Not to Worry

Our littlest guy, Jesse, has struggled with ear infections and upper-respiratory "goop" for over a month now. He finished his first course of antibiotics with no improvement whatsoever. Our pediatrician put him on a stronger antibiotic and we found out this morning, there has only been a slight, but no substantial, improvement. We're now embarking upon the third course of antibiotics and are hopeful that this one will do the trick.

Jesse has also had a persistent cough and excessive mucus discharge for the last few weeks, all while on the antibiotics. Each morning, afternoon, and evening, we've aspirated 4-6 syringes of thick, green snot from his little nose. We've tried a humidifier in his room at night, but still the snot and cough remains.

Our doctor wants to give the third antibiotic a chance to clear up his infection. However, if it doesn't do the trick, she wants us to see an ENT (Ear, Nose, and Throat) Specialist for evaluation. She indicated that she'd like Jess to be tested for Cystic Fibrosis as well. "Not to worry," she said, "I'd just like to rule it out as a last possibility if all else fails."

We've known our pediatrician for a number of years and she has taken excellent care of all three of our children. We trust her implicitly and greatly value her education, insight, and the aggressive and thorough approach with which she cares for our childrens' health. She has always been very honest with us and, perhaps hubby and I both come from science backgrounds, she tends to speak medical-ese pretty frequently with us. However, if we ever have questions, she "dumbs it down" for us to ensure we understand. My point, I suppose, is that we truly love Dr. Vicki, as do our kids, and we couldn't have found a better pediatrician.

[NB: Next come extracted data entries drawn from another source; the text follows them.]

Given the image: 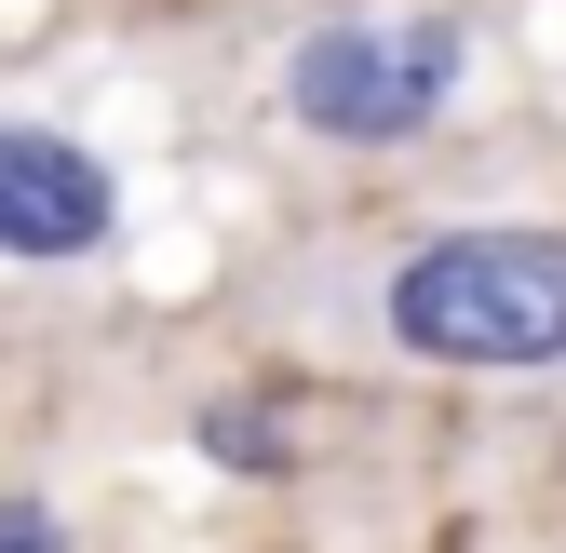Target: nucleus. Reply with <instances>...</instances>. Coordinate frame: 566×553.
Wrapping results in <instances>:
<instances>
[{"mask_svg": "<svg viewBox=\"0 0 566 553\" xmlns=\"http://www.w3.org/2000/svg\"><path fill=\"white\" fill-rule=\"evenodd\" d=\"M202 459H243V472H283V419H256V405H202Z\"/></svg>", "mask_w": 566, "mask_h": 553, "instance_id": "4", "label": "nucleus"}, {"mask_svg": "<svg viewBox=\"0 0 566 553\" xmlns=\"http://www.w3.org/2000/svg\"><path fill=\"white\" fill-rule=\"evenodd\" d=\"M446 95H459V28L446 14H418V28L337 14V28H311L283 54V108H297V135H324V149H405V135H432Z\"/></svg>", "mask_w": 566, "mask_h": 553, "instance_id": "2", "label": "nucleus"}, {"mask_svg": "<svg viewBox=\"0 0 566 553\" xmlns=\"http://www.w3.org/2000/svg\"><path fill=\"white\" fill-rule=\"evenodd\" d=\"M0 553H67V526H54L41 500H0Z\"/></svg>", "mask_w": 566, "mask_h": 553, "instance_id": "5", "label": "nucleus"}, {"mask_svg": "<svg viewBox=\"0 0 566 553\" xmlns=\"http://www.w3.org/2000/svg\"><path fill=\"white\" fill-rule=\"evenodd\" d=\"M378 337L405 365L526 378L566 365V243L553 230H432L378 270Z\"/></svg>", "mask_w": 566, "mask_h": 553, "instance_id": "1", "label": "nucleus"}, {"mask_svg": "<svg viewBox=\"0 0 566 553\" xmlns=\"http://www.w3.org/2000/svg\"><path fill=\"white\" fill-rule=\"evenodd\" d=\"M108 230H122V189H108V163L82 149V135L0 122V257L67 270V257H95Z\"/></svg>", "mask_w": 566, "mask_h": 553, "instance_id": "3", "label": "nucleus"}]
</instances>
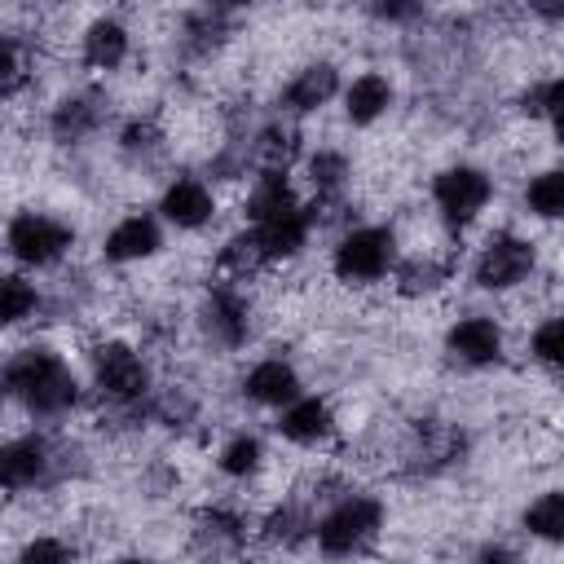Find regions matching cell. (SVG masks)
<instances>
[{
  "label": "cell",
  "mask_w": 564,
  "mask_h": 564,
  "mask_svg": "<svg viewBox=\"0 0 564 564\" xmlns=\"http://www.w3.org/2000/svg\"><path fill=\"white\" fill-rule=\"evenodd\" d=\"M0 397L18 401L35 419H62L79 405V375L57 348L26 344L0 361Z\"/></svg>",
  "instance_id": "obj_1"
},
{
  "label": "cell",
  "mask_w": 564,
  "mask_h": 564,
  "mask_svg": "<svg viewBox=\"0 0 564 564\" xmlns=\"http://www.w3.org/2000/svg\"><path fill=\"white\" fill-rule=\"evenodd\" d=\"M379 533H383V502L375 494L348 489L313 520V538L322 555H361L375 546Z\"/></svg>",
  "instance_id": "obj_2"
},
{
  "label": "cell",
  "mask_w": 564,
  "mask_h": 564,
  "mask_svg": "<svg viewBox=\"0 0 564 564\" xmlns=\"http://www.w3.org/2000/svg\"><path fill=\"white\" fill-rule=\"evenodd\" d=\"M397 260H401V251H397V234L388 225H352L330 247V273L344 286H375V282L392 278Z\"/></svg>",
  "instance_id": "obj_3"
},
{
  "label": "cell",
  "mask_w": 564,
  "mask_h": 564,
  "mask_svg": "<svg viewBox=\"0 0 564 564\" xmlns=\"http://www.w3.org/2000/svg\"><path fill=\"white\" fill-rule=\"evenodd\" d=\"M88 370H93V388L101 401L119 405V410H132L141 405L150 392H154V379H150V361L128 344V339H106L93 348L88 357Z\"/></svg>",
  "instance_id": "obj_4"
},
{
  "label": "cell",
  "mask_w": 564,
  "mask_h": 564,
  "mask_svg": "<svg viewBox=\"0 0 564 564\" xmlns=\"http://www.w3.org/2000/svg\"><path fill=\"white\" fill-rule=\"evenodd\" d=\"M75 247V229L53 216V212H18L4 225V251L22 264V269H53L57 260H66Z\"/></svg>",
  "instance_id": "obj_5"
},
{
  "label": "cell",
  "mask_w": 564,
  "mask_h": 564,
  "mask_svg": "<svg viewBox=\"0 0 564 564\" xmlns=\"http://www.w3.org/2000/svg\"><path fill=\"white\" fill-rule=\"evenodd\" d=\"M494 203V176L476 163H449L432 176V207L449 229H467Z\"/></svg>",
  "instance_id": "obj_6"
},
{
  "label": "cell",
  "mask_w": 564,
  "mask_h": 564,
  "mask_svg": "<svg viewBox=\"0 0 564 564\" xmlns=\"http://www.w3.org/2000/svg\"><path fill=\"white\" fill-rule=\"evenodd\" d=\"M533 269H538V247H533L529 238L502 229V234H489L485 247L476 251V260H471V282H476L480 291H494V295H498V291L524 286V282L533 278Z\"/></svg>",
  "instance_id": "obj_7"
},
{
  "label": "cell",
  "mask_w": 564,
  "mask_h": 564,
  "mask_svg": "<svg viewBox=\"0 0 564 564\" xmlns=\"http://www.w3.org/2000/svg\"><path fill=\"white\" fill-rule=\"evenodd\" d=\"M313 225H317L313 207H308L304 198H295V203H286V207H278V212L251 220L247 229H251V238H256L264 264H282V260H295V256L308 247Z\"/></svg>",
  "instance_id": "obj_8"
},
{
  "label": "cell",
  "mask_w": 564,
  "mask_h": 564,
  "mask_svg": "<svg viewBox=\"0 0 564 564\" xmlns=\"http://www.w3.org/2000/svg\"><path fill=\"white\" fill-rule=\"evenodd\" d=\"M198 326L216 348H242L251 339V300L238 282H216L198 304Z\"/></svg>",
  "instance_id": "obj_9"
},
{
  "label": "cell",
  "mask_w": 564,
  "mask_h": 564,
  "mask_svg": "<svg viewBox=\"0 0 564 564\" xmlns=\"http://www.w3.org/2000/svg\"><path fill=\"white\" fill-rule=\"evenodd\" d=\"M212 216H216V194H212V185L203 176L181 172V176H172L163 185V194H159V220L163 225L198 234V229L212 225Z\"/></svg>",
  "instance_id": "obj_10"
},
{
  "label": "cell",
  "mask_w": 564,
  "mask_h": 564,
  "mask_svg": "<svg viewBox=\"0 0 564 564\" xmlns=\"http://www.w3.org/2000/svg\"><path fill=\"white\" fill-rule=\"evenodd\" d=\"M163 251V220L154 212H128L101 234L106 264H141Z\"/></svg>",
  "instance_id": "obj_11"
},
{
  "label": "cell",
  "mask_w": 564,
  "mask_h": 564,
  "mask_svg": "<svg viewBox=\"0 0 564 564\" xmlns=\"http://www.w3.org/2000/svg\"><path fill=\"white\" fill-rule=\"evenodd\" d=\"M502 348H507V335H502V322L489 317V313H467L458 322H449L445 330V352L471 370H485L494 361H502Z\"/></svg>",
  "instance_id": "obj_12"
},
{
  "label": "cell",
  "mask_w": 564,
  "mask_h": 564,
  "mask_svg": "<svg viewBox=\"0 0 564 564\" xmlns=\"http://www.w3.org/2000/svg\"><path fill=\"white\" fill-rule=\"evenodd\" d=\"M53 471V445L44 436H9L0 441V489L4 494H26L44 485Z\"/></svg>",
  "instance_id": "obj_13"
},
{
  "label": "cell",
  "mask_w": 564,
  "mask_h": 564,
  "mask_svg": "<svg viewBox=\"0 0 564 564\" xmlns=\"http://www.w3.org/2000/svg\"><path fill=\"white\" fill-rule=\"evenodd\" d=\"M335 427H339V423H335V410H330L326 397L300 392V397H291L286 405H278V436L291 441V445H300V449L326 445V441L335 436Z\"/></svg>",
  "instance_id": "obj_14"
},
{
  "label": "cell",
  "mask_w": 564,
  "mask_h": 564,
  "mask_svg": "<svg viewBox=\"0 0 564 564\" xmlns=\"http://www.w3.org/2000/svg\"><path fill=\"white\" fill-rule=\"evenodd\" d=\"M110 115V101L97 93V88H79V93H66L53 110H48V132L57 145H75L84 137H93Z\"/></svg>",
  "instance_id": "obj_15"
},
{
  "label": "cell",
  "mask_w": 564,
  "mask_h": 564,
  "mask_svg": "<svg viewBox=\"0 0 564 564\" xmlns=\"http://www.w3.org/2000/svg\"><path fill=\"white\" fill-rule=\"evenodd\" d=\"M300 392H304V379L286 357H260L242 375V397L251 405H264V410H278Z\"/></svg>",
  "instance_id": "obj_16"
},
{
  "label": "cell",
  "mask_w": 564,
  "mask_h": 564,
  "mask_svg": "<svg viewBox=\"0 0 564 564\" xmlns=\"http://www.w3.org/2000/svg\"><path fill=\"white\" fill-rule=\"evenodd\" d=\"M335 97H339V66L335 62H308L286 79L282 110L286 115H313Z\"/></svg>",
  "instance_id": "obj_17"
},
{
  "label": "cell",
  "mask_w": 564,
  "mask_h": 564,
  "mask_svg": "<svg viewBox=\"0 0 564 564\" xmlns=\"http://www.w3.org/2000/svg\"><path fill=\"white\" fill-rule=\"evenodd\" d=\"M339 93H344V119H348L352 128L379 123V119L392 110V101H397V84H392L383 70H361V75H352V84H344Z\"/></svg>",
  "instance_id": "obj_18"
},
{
  "label": "cell",
  "mask_w": 564,
  "mask_h": 564,
  "mask_svg": "<svg viewBox=\"0 0 564 564\" xmlns=\"http://www.w3.org/2000/svg\"><path fill=\"white\" fill-rule=\"evenodd\" d=\"M128 53H132V35H128V26L115 13L93 18L84 26V35H79V57L93 70H119L128 62Z\"/></svg>",
  "instance_id": "obj_19"
},
{
  "label": "cell",
  "mask_w": 564,
  "mask_h": 564,
  "mask_svg": "<svg viewBox=\"0 0 564 564\" xmlns=\"http://www.w3.org/2000/svg\"><path fill=\"white\" fill-rule=\"evenodd\" d=\"M264 458H269L264 441L242 427V432H234V436L216 449V471H220L225 480H251V476L264 471Z\"/></svg>",
  "instance_id": "obj_20"
},
{
  "label": "cell",
  "mask_w": 564,
  "mask_h": 564,
  "mask_svg": "<svg viewBox=\"0 0 564 564\" xmlns=\"http://www.w3.org/2000/svg\"><path fill=\"white\" fill-rule=\"evenodd\" d=\"M40 313V286L26 273H0V330H13Z\"/></svg>",
  "instance_id": "obj_21"
},
{
  "label": "cell",
  "mask_w": 564,
  "mask_h": 564,
  "mask_svg": "<svg viewBox=\"0 0 564 564\" xmlns=\"http://www.w3.org/2000/svg\"><path fill=\"white\" fill-rule=\"evenodd\" d=\"M304 176H308V189L317 194V203H326V198H339L344 194L352 167H348V154L344 150H317V154L304 159Z\"/></svg>",
  "instance_id": "obj_22"
},
{
  "label": "cell",
  "mask_w": 564,
  "mask_h": 564,
  "mask_svg": "<svg viewBox=\"0 0 564 564\" xmlns=\"http://www.w3.org/2000/svg\"><path fill=\"white\" fill-rule=\"evenodd\" d=\"M392 282L401 295H432L449 282V264L436 256H405V260H397Z\"/></svg>",
  "instance_id": "obj_23"
},
{
  "label": "cell",
  "mask_w": 564,
  "mask_h": 564,
  "mask_svg": "<svg viewBox=\"0 0 564 564\" xmlns=\"http://www.w3.org/2000/svg\"><path fill=\"white\" fill-rule=\"evenodd\" d=\"M216 269H220L229 282H247L251 273H260V269H269V264H264V256H260L251 229H238L234 238H225V247H220V256H216Z\"/></svg>",
  "instance_id": "obj_24"
},
{
  "label": "cell",
  "mask_w": 564,
  "mask_h": 564,
  "mask_svg": "<svg viewBox=\"0 0 564 564\" xmlns=\"http://www.w3.org/2000/svg\"><path fill=\"white\" fill-rule=\"evenodd\" d=\"M524 207H529L538 220H560V216H564V172H560V167H546V172L529 176V185H524Z\"/></svg>",
  "instance_id": "obj_25"
},
{
  "label": "cell",
  "mask_w": 564,
  "mask_h": 564,
  "mask_svg": "<svg viewBox=\"0 0 564 564\" xmlns=\"http://www.w3.org/2000/svg\"><path fill=\"white\" fill-rule=\"evenodd\" d=\"M524 529L533 533V538H542V542H560L564 538V494L560 489H546V494H538L529 507H524Z\"/></svg>",
  "instance_id": "obj_26"
},
{
  "label": "cell",
  "mask_w": 564,
  "mask_h": 564,
  "mask_svg": "<svg viewBox=\"0 0 564 564\" xmlns=\"http://www.w3.org/2000/svg\"><path fill=\"white\" fill-rule=\"evenodd\" d=\"M198 538H207V551H238L247 542V520L229 507H212L198 520Z\"/></svg>",
  "instance_id": "obj_27"
},
{
  "label": "cell",
  "mask_w": 564,
  "mask_h": 564,
  "mask_svg": "<svg viewBox=\"0 0 564 564\" xmlns=\"http://www.w3.org/2000/svg\"><path fill=\"white\" fill-rule=\"evenodd\" d=\"M529 357L542 366V370H560V361H564V317H542L538 326H533V335H529Z\"/></svg>",
  "instance_id": "obj_28"
},
{
  "label": "cell",
  "mask_w": 564,
  "mask_h": 564,
  "mask_svg": "<svg viewBox=\"0 0 564 564\" xmlns=\"http://www.w3.org/2000/svg\"><path fill=\"white\" fill-rule=\"evenodd\" d=\"M251 154H256L260 167H286V163L295 159V132H291L286 123H269V128L256 132Z\"/></svg>",
  "instance_id": "obj_29"
},
{
  "label": "cell",
  "mask_w": 564,
  "mask_h": 564,
  "mask_svg": "<svg viewBox=\"0 0 564 564\" xmlns=\"http://www.w3.org/2000/svg\"><path fill=\"white\" fill-rule=\"evenodd\" d=\"M119 150H123V159H132V163H150V159L163 150L159 123H154V119H132V123H123Z\"/></svg>",
  "instance_id": "obj_30"
},
{
  "label": "cell",
  "mask_w": 564,
  "mask_h": 564,
  "mask_svg": "<svg viewBox=\"0 0 564 564\" xmlns=\"http://www.w3.org/2000/svg\"><path fill=\"white\" fill-rule=\"evenodd\" d=\"M520 110H524L529 119H546V123H555V115H560V75L533 79V84L520 93Z\"/></svg>",
  "instance_id": "obj_31"
},
{
  "label": "cell",
  "mask_w": 564,
  "mask_h": 564,
  "mask_svg": "<svg viewBox=\"0 0 564 564\" xmlns=\"http://www.w3.org/2000/svg\"><path fill=\"white\" fill-rule=\"evenodd\" d=\"M31 79L26 70V48L13 35H0V97H13Z\"/></svg>",
  "instance_id": "obj_32"
},
{
  "label": "cell",
  "mask_w": 564,
  "mask_h": 564,
  "mask_svg": "<svg viewBox=\"0 0 564 564\" xmlns=\"http://www.w3.org/2000/svg\"><path fill=\"white\" fill-rule=\"evenodd\" d=\"M366 4H370V13H375L379 22H392V26L419 22L423 9H427V0H366Z\"/></svg>",
  "instance_id": "obj_33"
},
{
  "label": "cell",
  "mask_w": 564,
  "mask_h": 564,
  "mask_svg": "<svg viewBox=\"0 0 564 564\" xmlns=\"http://www.w3.org/2000/svg\"><path fill=\"white\" fill-rule=\"evenodd\" d=\"M18 555H22V560H70V555H75V546H70V542H62V538H31Z\"/></svg>",
  "instance_id": "obj_34"
},
{
  "label": "cell",
  "mask_w": 564,
  "mask_h": 564,
  "mask_svg": "<svg viewBox=\"0 0 564 564\" xmlns=\"http://www.w3.org/2000/svg\"><path fill=\"white\" fill-rule=\"evenodd\" d=\"M529 9H533L546 26H555V22L564 18V0H529Z\"/></svg>",
  "instance_id": "obj_35"
},
{
  "label": "cell",
  "mask_w": 564,
  "mask_h": 564,
  "mask_svg": "<svg viewBox=\"0 0 564 564\" xmlns=\"http://www.w3.org/2000/svg\"><path fill=\"white\" fill-rule=\"evenodd\" d=\"M212 4H220V9H247V4H256V0H212Z\"/></svg>",
  "instance_id": "obj_36"
}]
</instances>
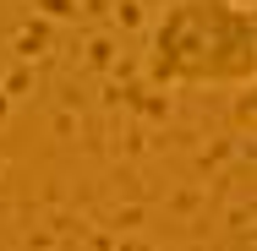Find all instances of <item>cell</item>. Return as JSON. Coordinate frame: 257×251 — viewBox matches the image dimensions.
Segmentation results:
<instances>
[{"instance_id": "obj_2", "label": "cell", "mask_w": 257, "mask_h": 251, "mask_svg": "<svg viewBox=\"0 0 257 251\" xmlns=\"http://www.w3.org/2000/svg\"><path fill=\"white\" fill-rule=\"evenodd\" d=\"M230 120L235 126H257V77L246 88H235V104H230Z\"/></svg>"}, {"instance_id": "obj_1", "label": "cell", "mask_w": 257, "mask_h": 251, "mask_svg": "<svg viewBox=\"0 0 257 251\" xmlns=\"http://www.w3.org/2000/svg\"><path fill=\"white\" fill-rule=\"evenodd\" d=\"M257 77V0H175L148 33L154 88H246Z\"/></svg>"}]
</instances>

Yet, when I hear the name of a dreaded disease like Cystic Fibrosis, I can't help but worry, even when this wonderful woman and talented doctor tells me not to. Despite the trust we've placed in her through the years and the level of confidence we have in her medical abilities and her calm, reassuring demeanor, I can't help but worry. Even though I don't want to be one of those drama-filled, overreactive, panicky parents, I can't help but worry. With all of the logic, research, and knowledge in my head, I can't help but worry.

So... there it is. I will wear a positive attitude and put on an optimistic, smiling face because that is what I am supposed to do. I am his Mother and I must be strong. But, secretly, I feel a horrible sense of dread and terror at the thought of... well, I don't even want to say the words. There may be nothing wrong whatsoever, I tell myself. Yet, I can't help but worry.

We've also got a Physical Therapist, an Occupational Therapist, a teacher, and a PT student coming to our home on Friday to evaluate Jess because he's over nine months old now and still isn't sitting up on his own yet. Poor/low muscle tone, they call it. Yes, I know that kids reach milestones in their own time and when they are ready. If they can't help him and he doesn't show some improvement in the next three months or so, our pediatrician has recommended a referral to a neurologist. "Not to worry," I've been told. You got it... I can't help but worry.

I'm hoping that he is simply struggling a bit at the moment and that we will soon be able to count our lucky stars that we've averted a medical crisis like Cystic Fibrosis or some other issue. Until that time however, even if you're not the God-believing type, please say a prayer or send some well-wishes this way with the hope that our little guy only gets healthier and stronger with each passing day. He... all of us... can use all the help we can get.